A contramano de sus colegas, Gustavo Neffa, director de Research for Traders, explicó que prefiere recomendar bonos ajustados por tasa Badlar, debido a que percibe una desaceleración en la inflación teniendo en cuenta las diferentes proyecciones del mercado. El analista hizo referencia a que las consultoras y entidades financieras que participan del REM ya no prevén un 50% de inflación para 2021 sino un 48%. En el mismo sentido, agregó que el dato de la Universidad Di Tella proyectó un 46%.

“No descarto que la Badlar slatand esté por encima del 40% si el Gobierno quiere priorizar mantener el tipo de cambio en esta senda de devaluación con la misma pendiente antes de las elecciones”, explicó Neffa.

En marzo el Banco Central desaceleró el ritmo de deslizamiento del tipo de cambio mayorista por segundo mes consecutivo, para situarlo cerca del 2,5%. En ese marco, Federico Furiase, director de EcoGo, proyecta un escenario de fuerte apreciación del tipo de cambio real ya que no prevé una reducción de la inflación en el corto plazo.

Sin embargo, el economista advierte que “con poca nafta en las reservas, precios de los bonos en dólares en picada y la incertidumbre generada por la postergación del acuerdo con el FMI”, esta apreciación puede generar nuevas expectativas de devaluación y un recalentamiento de la brecha, lo cual implicaría una mayor demanda de títulos atados al dólar.

Paralelamente, otros analistas sostienen que la evidencia empírica demuestra que toda calma cambiaria es oportunidad para invertir en activos que actualicen por el tipo de cambio.

Los especialistas afirman que es clave que los ahorristas tengan en claro el objetivo de la inversión, la predisposición o aptitud para ver fluctuaciones en el capital y el plazo de la inversión, siempre en función de las expectativas que tengan a futuro respecto de las distintas variables que influyen en la economía.

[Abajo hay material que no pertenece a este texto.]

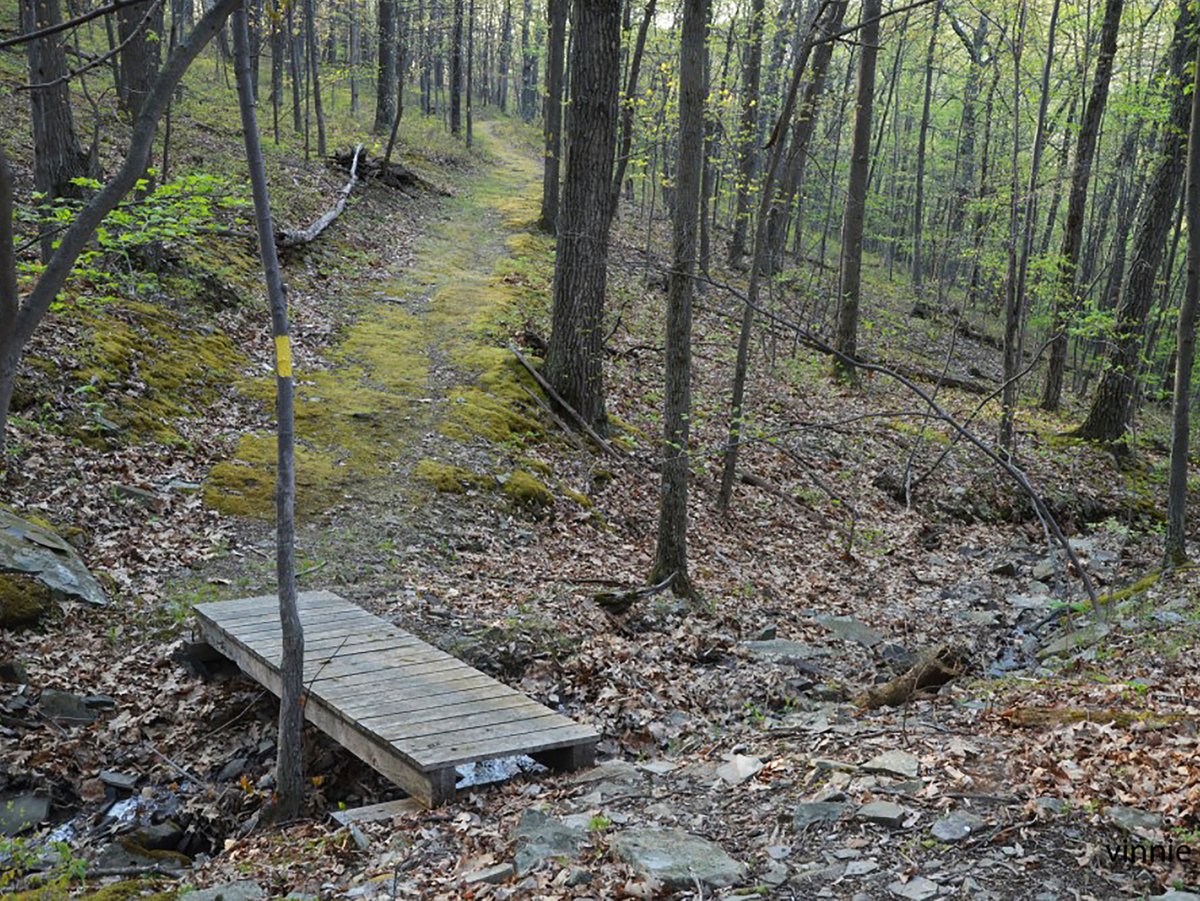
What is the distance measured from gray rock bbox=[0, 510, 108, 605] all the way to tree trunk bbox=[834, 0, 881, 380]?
13.4 m

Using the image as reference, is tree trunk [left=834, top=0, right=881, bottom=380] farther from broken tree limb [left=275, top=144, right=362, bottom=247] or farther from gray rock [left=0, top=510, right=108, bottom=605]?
gray rock [left=0, top=510, right=108, bottom=605]

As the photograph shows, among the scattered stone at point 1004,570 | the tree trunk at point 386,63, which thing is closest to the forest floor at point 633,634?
the scattered stone at point 1004,570

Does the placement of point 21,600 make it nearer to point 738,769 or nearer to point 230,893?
point 230,893

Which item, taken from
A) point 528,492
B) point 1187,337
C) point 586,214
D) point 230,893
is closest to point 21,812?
point 230,893

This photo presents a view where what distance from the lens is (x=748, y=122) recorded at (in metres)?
20.1

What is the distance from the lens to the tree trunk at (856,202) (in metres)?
16.7

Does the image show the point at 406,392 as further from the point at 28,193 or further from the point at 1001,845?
the point at 1001,845

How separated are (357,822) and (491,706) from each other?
1.11m

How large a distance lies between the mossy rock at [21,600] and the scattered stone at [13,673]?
0.55 meters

Los inversores pueden querer cobertura contra una posible devaluación del peso o contra el aumento de precios, pueden elegir escaparle al riesgo argentino (Cedears son recomendables si esa es la visión), o pueden querer aprovechar un contexto de bajos precios (como el que exhiben la mayoría de los bonos y acciones argentinas), entre otros factores que afectan la toma de decisiones.